_Work to complete_.
[A] In the transcript on the post-fiscal compact Europe, output everything from "MS. BURWELL: I" down to "countries can change.".
[B] In the transcript on the post-fiscal compact Europe, which German state does Ms. Guérot say is as indebted per capita as the Greeks?
[C] Write the next part of the transcript on the post-fiscal compact Europe, picking up after its final sentence.

_Source excerpt_.
MS. BURWELL: I think in many European discussions this has come down to either Germans pushing everyone to become Germany, to be blunt about it, and whether some of the long-term institutional factors in many of these other countries can change.

Ulrike, what do you think? I mean, is this something that – how much room for diversity will there be in these – in this post-fiscal compact Europe?

MS. GUÉROT: I mean – (inaudible) – I’m with you that the inertia on the ground is enormous. And if you look closer at, say, Germany, for instance, we also are now having the Länder waking up to all this Greek rescue umbrellas. I mean, for instance, Bremen is indebted as high per capita as the Greek, but Baden-Württemberg is not, you know, see? So there are huge regional inertia things here at work, and same in Spain, same in Italy – north Italy, south.

_Supplied information_.
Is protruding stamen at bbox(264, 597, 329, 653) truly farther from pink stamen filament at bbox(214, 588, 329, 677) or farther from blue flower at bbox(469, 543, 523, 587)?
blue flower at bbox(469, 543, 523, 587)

...

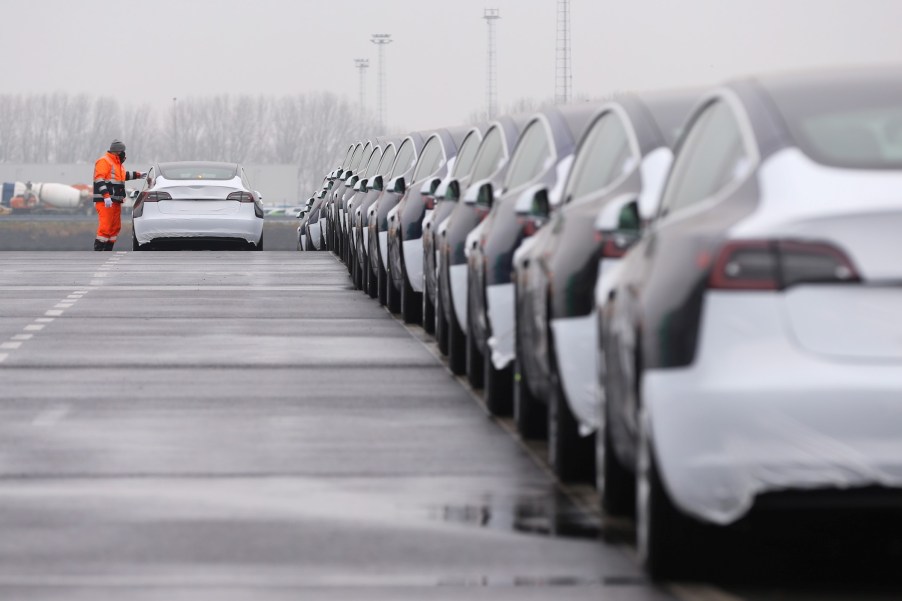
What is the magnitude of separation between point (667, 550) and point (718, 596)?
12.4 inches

...

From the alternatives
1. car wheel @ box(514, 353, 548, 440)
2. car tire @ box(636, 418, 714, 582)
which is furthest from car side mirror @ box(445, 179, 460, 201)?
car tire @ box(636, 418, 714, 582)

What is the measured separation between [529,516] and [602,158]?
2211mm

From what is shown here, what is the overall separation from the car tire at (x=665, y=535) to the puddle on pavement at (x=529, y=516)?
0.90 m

_Results for each task_.
[A]
MS. BURWELL: I think in many European discussions this has come down to either Germans pushing everyone to become Germany, to be blunt about it, and whether some of the long-term institutional factors in many of these other countries can change.

[B] Bremen

[C]
I give you another point which is my biggest problem how we make this all work – transnational democracy – and so – it’s language, yeah? If you want to take really crucial decisions on how do you spend your money for and you want to take this together in a collective deliberation process and you don’t speak a language, it’s not so easy, right? And this is why we’re heating up the press, busy Germans versus lazy Greeks, instead of discussing who pays for the crisis: the Greek shipowner, tax free in London, or the Greek harbor worker? And you could see sort of different policy schemes here with French socialist (solidarity ?) rising with the Greek workers rather than having France versus Greek or Germany versus Greek discussion. You understand my point.

So I don’t know. I think the reality is to be – a little bit reality check here, that if you look at elections and you look at populism in Europe, we have something like a 30-70 percent divide in most of the European countries. And what I mean by 30-70 divide is that in terms of populism or so, you can measure that you have an average populism – latent populism of something like 30 percent in the Netherlands or in France, you know, like, left and right pulled together, yeah – populist pressure. And that is obviously most often the regional pressure, and it goes against the sort of more Europe argument in the electoral constraints. So that is one point.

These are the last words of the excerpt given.